GIVEN PASSAGE:

Tuesday, May 25, 2010

People say my life is like a SitCom. Well, I don't think it's that funny...

This weekend was definitely a glimpse back to my past life of being a Fauxcialite last summer.
I must say, I've definitely missed it.

Friday I had a date with a British boy from Northwestern. A date that he scheduled two weeks in advance, I might add. So Brit takes a cab to my house to pick me up and takes me to a super fancy restaurant. We have a delicious and waaaaaay too expensive dinner. A dinner that nearly equalled what I make at my part time job IN A MONTH. For a first date. Despite my awkwardness (and the pressure of having to be more funny /charming /intelligent since he was shelling out so much cash) I had a fantastic time. He was cultured and sweet and intelligent, and had an accent. He is also volunteering at a lemur conservation center this summer. In Madagascar. Yes, just like the movie.

Obviously I was beyond smitten.

On to Saturday.
A boy from my past was in town for one day. A boy that I've been friends with and have had a secret crush on for 5 years (by secret I mean everyone knew except him. Well, honestly, he probably knew). We went to lunch and I remembered why I enjoyed hanging out with him- and looking at him, and I left to go get ready for a Frat Formal (where I would be a "mock date"). After the formal I drunkenly stumbled to a bar to meet up with my friends. And, of course, text Past Boy to meet up with us. He shows up around 3 am to the late bar we were at. Maybe earlier. I had no sense of time at that point. Cliffnotes version: We end up kissing at the bar for the first time ever. And then watched the Sunrise on the beach. And then kissed some more. A lot more. Until he had to go to the airport to catch his early flight. So the ONE TIME he decided to make a move was 24 hours after I have a fabulous date with a guy I decided I would one day marry. In Madagascar. Or England. I hate my life sometimes.

Pop Quiz: Does the rich, charming Brit stand a chance?
If you answered "yes," you've clearly never read this blog.

INFORMATION GIVEN:
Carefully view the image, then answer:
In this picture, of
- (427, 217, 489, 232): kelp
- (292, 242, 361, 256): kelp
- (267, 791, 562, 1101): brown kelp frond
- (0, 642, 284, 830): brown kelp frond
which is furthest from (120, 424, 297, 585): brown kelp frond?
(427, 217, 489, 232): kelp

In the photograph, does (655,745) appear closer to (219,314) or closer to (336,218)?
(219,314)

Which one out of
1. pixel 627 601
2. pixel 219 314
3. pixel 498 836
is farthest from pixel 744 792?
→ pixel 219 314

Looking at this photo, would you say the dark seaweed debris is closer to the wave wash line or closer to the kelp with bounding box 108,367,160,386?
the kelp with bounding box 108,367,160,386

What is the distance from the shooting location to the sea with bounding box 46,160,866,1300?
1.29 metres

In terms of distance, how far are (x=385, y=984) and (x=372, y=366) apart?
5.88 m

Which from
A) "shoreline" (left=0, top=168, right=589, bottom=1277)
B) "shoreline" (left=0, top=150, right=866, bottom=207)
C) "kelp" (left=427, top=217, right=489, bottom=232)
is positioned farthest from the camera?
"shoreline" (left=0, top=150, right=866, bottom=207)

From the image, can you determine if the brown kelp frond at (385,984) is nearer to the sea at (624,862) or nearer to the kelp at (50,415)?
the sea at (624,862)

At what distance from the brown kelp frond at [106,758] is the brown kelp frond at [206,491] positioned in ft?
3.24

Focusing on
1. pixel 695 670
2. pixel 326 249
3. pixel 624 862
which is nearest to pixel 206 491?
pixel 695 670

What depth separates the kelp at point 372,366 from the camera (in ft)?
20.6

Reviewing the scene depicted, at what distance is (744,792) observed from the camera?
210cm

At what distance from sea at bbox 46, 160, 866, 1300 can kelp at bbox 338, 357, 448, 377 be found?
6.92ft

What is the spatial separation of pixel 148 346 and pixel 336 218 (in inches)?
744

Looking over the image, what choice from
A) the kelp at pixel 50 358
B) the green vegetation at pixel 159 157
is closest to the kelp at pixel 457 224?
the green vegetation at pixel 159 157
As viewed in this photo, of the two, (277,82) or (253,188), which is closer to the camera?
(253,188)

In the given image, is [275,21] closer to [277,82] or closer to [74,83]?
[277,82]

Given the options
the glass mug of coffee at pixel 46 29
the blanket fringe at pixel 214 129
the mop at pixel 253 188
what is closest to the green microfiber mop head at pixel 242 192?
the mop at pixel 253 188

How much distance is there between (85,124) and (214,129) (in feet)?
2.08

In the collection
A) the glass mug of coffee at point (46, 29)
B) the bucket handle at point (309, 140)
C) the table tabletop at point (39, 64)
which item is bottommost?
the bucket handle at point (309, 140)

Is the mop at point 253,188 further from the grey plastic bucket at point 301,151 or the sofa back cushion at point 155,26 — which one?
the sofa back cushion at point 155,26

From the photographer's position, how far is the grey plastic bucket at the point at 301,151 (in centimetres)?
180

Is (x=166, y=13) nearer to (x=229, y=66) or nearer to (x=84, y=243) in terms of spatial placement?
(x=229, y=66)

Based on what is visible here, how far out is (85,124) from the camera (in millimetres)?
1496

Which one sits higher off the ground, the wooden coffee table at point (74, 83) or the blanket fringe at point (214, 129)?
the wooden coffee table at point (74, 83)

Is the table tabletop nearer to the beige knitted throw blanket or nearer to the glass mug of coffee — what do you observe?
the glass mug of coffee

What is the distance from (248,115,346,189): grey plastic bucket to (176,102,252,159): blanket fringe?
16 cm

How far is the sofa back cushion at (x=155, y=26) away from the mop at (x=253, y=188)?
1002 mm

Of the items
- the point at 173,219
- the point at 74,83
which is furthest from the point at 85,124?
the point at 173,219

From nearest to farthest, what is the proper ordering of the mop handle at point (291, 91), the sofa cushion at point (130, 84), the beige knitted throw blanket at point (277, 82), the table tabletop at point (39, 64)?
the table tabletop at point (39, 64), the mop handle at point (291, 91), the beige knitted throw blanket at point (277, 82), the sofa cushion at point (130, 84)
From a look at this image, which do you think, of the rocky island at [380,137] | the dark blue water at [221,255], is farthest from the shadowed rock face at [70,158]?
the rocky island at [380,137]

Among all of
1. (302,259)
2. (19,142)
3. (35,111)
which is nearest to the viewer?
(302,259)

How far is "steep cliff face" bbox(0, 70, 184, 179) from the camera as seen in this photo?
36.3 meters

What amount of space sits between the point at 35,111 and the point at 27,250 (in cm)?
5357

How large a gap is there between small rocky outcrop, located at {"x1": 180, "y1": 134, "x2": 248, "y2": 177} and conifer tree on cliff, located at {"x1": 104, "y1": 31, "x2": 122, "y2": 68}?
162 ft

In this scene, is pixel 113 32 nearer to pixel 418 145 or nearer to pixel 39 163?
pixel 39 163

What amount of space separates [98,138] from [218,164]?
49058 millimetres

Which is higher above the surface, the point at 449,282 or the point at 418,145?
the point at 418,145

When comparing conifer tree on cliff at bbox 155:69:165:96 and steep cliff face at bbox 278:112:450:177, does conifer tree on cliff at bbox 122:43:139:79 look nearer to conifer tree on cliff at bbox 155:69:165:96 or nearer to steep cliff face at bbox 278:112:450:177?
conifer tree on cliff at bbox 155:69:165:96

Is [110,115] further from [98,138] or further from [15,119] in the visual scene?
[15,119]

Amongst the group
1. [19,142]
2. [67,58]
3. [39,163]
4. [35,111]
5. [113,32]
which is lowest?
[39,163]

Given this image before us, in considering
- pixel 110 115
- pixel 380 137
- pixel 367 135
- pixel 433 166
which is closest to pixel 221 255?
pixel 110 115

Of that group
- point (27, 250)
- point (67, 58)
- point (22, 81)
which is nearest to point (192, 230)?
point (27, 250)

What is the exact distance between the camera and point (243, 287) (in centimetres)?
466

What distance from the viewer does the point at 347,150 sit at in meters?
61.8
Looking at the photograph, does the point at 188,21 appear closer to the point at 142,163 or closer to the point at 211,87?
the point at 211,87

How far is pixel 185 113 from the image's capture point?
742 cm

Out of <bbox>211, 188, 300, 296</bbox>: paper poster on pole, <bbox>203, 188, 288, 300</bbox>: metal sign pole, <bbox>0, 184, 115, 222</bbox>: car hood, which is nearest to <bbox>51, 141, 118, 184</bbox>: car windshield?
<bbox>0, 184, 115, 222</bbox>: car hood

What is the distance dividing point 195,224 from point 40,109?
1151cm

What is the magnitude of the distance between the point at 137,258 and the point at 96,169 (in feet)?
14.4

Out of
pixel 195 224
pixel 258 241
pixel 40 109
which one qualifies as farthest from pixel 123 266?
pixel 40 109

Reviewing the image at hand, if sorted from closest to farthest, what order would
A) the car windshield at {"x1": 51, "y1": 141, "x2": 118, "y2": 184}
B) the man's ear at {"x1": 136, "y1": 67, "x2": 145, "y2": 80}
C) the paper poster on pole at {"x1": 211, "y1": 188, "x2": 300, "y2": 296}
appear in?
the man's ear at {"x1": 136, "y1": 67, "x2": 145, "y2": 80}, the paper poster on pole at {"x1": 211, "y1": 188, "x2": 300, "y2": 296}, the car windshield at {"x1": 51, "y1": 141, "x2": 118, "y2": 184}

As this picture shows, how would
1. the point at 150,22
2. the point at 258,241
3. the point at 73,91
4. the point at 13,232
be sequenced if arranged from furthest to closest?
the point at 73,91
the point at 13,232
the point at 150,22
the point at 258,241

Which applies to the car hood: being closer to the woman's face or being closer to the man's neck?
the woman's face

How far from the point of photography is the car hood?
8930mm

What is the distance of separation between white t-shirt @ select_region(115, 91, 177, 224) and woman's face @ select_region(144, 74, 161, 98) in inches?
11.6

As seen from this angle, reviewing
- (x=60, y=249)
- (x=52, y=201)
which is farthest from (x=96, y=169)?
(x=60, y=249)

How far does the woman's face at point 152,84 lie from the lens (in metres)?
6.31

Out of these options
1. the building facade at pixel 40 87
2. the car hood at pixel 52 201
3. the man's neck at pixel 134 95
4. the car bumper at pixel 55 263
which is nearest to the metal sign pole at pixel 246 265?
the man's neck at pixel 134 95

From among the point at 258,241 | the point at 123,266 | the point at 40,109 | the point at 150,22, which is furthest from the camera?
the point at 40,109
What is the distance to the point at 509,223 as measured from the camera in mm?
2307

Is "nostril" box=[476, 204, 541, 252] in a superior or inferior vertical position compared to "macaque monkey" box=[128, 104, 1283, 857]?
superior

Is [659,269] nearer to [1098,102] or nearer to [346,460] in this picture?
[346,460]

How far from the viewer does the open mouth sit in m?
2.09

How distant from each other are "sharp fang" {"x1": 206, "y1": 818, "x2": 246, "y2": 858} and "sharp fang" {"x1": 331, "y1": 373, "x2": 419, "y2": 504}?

EXERCISE INSTRUCTIONS:
**1)** Answer these questions using the blog post:
(a) Where is the British date volunteering this summer, and in what country?
(b) For how many years has the writer had a secret crush on the boy from the past?
(c) Where did the writer and the boy from the past watch the sunrise?
**2)** Reproduce the part of the blog post starting at "I must say, I've" and ending at "On to Saturday.".
**3)** Write what comes next in the blog post, picking up after its final line.
The data above is separate material and does not belong to the blog post.

ANSWERS BY TASK:
**1)**
(a) At a lemur conservation center in Madagascar.
(b) 5 years.
(c) On the beach.

**2)**
I must say, I've definitely missed it.

Friday I had a date with a British boy from Northwestern. A date that he scheduled two weeks in advance, I might add. So Brit takes a cab to my house to pick me up and takes me to a super fancy restaurant. We have a delicious and waaaaaay too expensive dinner. A dinner that nearly equalled what I make at my part time job IN A MONTH. For a first date. Despite my awkwardness (and the pressure of having to be more funny /charming /intelligent since he was shelling out so much cash) I had a fantastic time. He was cultured and sweet and intelligent, and had an accent. He is also volunteering at a lemur conservation center this summer. In Madagascar. Yes, just like the movie.

Obviously I was beyond smitten.

On to Saturday.

**3)**
If you answered "no," you're right and are probably thinking I'm an idiot. Because I am.

Upon telling BFF (from the previous blog)/all my other friends about this, they yelled at me. Before you get the urge to yell at me too, hear me out. Yea, the Brit was charming and nice and treated me to an extremely fancy evening, but do I really want to date someone that I feel that I constantly need to impress? Or would I like to be with someone that I can let into my messy room and not care (this was a HUGE deal for me btw)? And yes, while I'm realistic that nothing can happen with Past Boy (since I'm cursed which means he lives out of state), it made me realize nothing should happen with the Brit either. You can't just keep exaggerating certain parts of your personality and hiding others depending on who you're dating. Compatibility doesn't mean finding someone you can put on a fascade around but still have fun. This is the part that I get grossly Cliche: it's finding someone you can always be yourself around. Really.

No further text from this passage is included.